[What to work on]
[1] According to the commentary on the poem, which coping mechanism appears most frequently in the poem?
[2] Echo a passage from the commentary on the poem word for word, starting with "In the poem, among" and going on through "No matter what.".
[3] Proceed with the commentary on the poem, picking up right after its final sentence.

[Excerpt to read]
-------

In the poem, among many crisp cases, there’s even distance from the young man (stanza three) in the assumption that youth are either ‘sinners’ or more tempted to be so. Ending the poem with voting spotlights its power’s timelessness, and reminds me of this incredible video of Brittany Packnett Cunningham. Standing up is hard work, yes, but nothing changes if we don’t. And even if change could happen in a hypothetical vacuum, we’d still be in it. No matter what.
Further, throughout the poem there is the idea that coping mechanisms (alcohol, most frequently here) are societally-deemed ‘sin’ and moral failure, bearing the burden of these labels. I think of the line in Beloved by Toni Morrison, “Clever, but schoolteacher beat him anyway to show him that definitions belonged to the definers—not the defined.”

-------

[Given information]
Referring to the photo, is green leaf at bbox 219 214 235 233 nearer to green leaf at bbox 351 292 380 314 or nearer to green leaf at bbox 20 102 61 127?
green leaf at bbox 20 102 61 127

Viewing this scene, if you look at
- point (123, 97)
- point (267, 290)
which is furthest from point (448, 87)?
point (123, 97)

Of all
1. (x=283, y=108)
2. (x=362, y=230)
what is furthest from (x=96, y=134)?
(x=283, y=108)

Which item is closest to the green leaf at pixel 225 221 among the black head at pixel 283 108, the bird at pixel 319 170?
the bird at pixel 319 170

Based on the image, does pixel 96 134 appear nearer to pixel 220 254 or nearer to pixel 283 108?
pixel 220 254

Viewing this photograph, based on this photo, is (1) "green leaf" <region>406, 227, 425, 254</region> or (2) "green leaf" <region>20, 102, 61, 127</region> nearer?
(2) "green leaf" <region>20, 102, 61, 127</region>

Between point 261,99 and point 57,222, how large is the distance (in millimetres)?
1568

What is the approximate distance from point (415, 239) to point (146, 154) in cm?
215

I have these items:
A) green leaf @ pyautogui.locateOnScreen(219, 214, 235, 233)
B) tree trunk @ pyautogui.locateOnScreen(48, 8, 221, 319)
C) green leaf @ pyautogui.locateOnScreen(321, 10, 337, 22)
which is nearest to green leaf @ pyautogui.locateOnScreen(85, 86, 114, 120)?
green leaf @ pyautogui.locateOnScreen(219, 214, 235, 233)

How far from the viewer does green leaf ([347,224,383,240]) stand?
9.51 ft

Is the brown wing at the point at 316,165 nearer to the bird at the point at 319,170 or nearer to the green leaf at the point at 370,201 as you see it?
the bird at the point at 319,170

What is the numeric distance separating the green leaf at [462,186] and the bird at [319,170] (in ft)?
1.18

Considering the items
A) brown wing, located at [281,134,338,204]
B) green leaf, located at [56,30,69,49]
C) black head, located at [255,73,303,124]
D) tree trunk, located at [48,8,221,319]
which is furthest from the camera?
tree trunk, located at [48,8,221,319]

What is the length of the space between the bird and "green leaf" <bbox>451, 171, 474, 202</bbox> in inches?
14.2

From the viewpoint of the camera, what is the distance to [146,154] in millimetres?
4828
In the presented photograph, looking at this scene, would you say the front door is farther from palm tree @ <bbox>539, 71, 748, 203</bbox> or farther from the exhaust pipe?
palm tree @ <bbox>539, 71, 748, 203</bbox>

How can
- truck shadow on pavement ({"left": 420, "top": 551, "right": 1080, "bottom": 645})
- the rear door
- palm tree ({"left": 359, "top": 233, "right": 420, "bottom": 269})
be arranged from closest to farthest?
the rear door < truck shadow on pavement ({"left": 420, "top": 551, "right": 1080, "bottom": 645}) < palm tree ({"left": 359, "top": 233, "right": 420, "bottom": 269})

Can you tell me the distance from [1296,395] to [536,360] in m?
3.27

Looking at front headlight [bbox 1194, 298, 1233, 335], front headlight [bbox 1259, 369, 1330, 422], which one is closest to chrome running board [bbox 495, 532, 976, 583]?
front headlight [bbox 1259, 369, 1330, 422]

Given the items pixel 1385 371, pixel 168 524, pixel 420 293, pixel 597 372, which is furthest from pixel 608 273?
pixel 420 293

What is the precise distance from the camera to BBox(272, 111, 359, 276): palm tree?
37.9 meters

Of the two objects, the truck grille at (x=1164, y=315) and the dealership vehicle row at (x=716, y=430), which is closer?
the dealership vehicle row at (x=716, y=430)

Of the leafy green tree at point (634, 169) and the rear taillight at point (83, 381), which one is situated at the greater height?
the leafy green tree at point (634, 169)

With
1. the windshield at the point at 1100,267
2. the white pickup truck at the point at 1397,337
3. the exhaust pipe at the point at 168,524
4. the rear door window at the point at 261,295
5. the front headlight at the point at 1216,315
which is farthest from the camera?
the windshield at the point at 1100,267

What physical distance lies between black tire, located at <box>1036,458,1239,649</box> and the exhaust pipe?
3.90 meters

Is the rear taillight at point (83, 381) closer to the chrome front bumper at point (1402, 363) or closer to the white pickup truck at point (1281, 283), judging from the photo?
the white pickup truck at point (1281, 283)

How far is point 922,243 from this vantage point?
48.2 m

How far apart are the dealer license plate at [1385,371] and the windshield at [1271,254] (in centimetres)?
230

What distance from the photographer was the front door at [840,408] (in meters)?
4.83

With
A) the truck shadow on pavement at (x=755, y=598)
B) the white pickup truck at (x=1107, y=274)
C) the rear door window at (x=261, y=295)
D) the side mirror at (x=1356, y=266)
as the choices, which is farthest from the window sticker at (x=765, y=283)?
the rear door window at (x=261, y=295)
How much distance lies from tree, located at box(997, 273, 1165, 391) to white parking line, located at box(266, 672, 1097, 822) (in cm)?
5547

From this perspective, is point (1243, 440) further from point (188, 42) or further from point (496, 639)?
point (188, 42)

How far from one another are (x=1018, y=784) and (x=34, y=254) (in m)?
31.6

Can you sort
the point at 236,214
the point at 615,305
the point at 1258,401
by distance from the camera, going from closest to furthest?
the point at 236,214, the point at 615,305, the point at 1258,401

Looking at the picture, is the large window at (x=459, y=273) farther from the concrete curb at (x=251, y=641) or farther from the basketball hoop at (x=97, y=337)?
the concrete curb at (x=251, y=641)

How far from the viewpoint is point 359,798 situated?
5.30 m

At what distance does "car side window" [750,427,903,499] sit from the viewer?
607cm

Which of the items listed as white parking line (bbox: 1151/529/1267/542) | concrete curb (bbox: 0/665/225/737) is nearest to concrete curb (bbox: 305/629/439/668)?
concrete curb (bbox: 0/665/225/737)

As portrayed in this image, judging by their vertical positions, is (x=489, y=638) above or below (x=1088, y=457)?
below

-------

[Replies]
[1] Alcohol.

[2]
In the poem, among many crisp cases, there’s even distance from the young man (stanza three) in the assumption that youth are either ‘sinners’ or more tempted to be so. Ending the poem with voting spotlights its power’s timelessness, and reminds me of this incredible video of Brittany Packnett Cunningham. Standing up is hard work, yes, but nothing changes if we don’t. And even if change could happen in a hypothetical vacuum, we’d still be in it. No matter what.

[3]
This emphasizes how readily people are characterized as immoral if they’re unable to ‘use alcohol to cope properly or with etiquette so as not to stain the status quo.’ When people wrestle with substances, it’s disturbing how easily we cast them under the shade of ‘immoral’ or ‘sinful’ as if their struggles were an innate and fated personal choice rather than a survival of the world in which they live (multiple truths coexist rather than minimize: alcohol addictions are, of course, deeply harmful). This was and is especially true for Black people (and other POC) and it’s a violent way to evade empathy.
To reply to Frances Ellen Watkins Harper, it’s not “nothing for us to idly sleep / While the cohorts of death their vigils keep” because we’re never removed or separated from anything. As Audre Lorde says, “There is no such thing as a single-issue struggle because we do not live single-issue lives.” You could easily substitute the word ‘person’ for ‘issue’ in this sentence.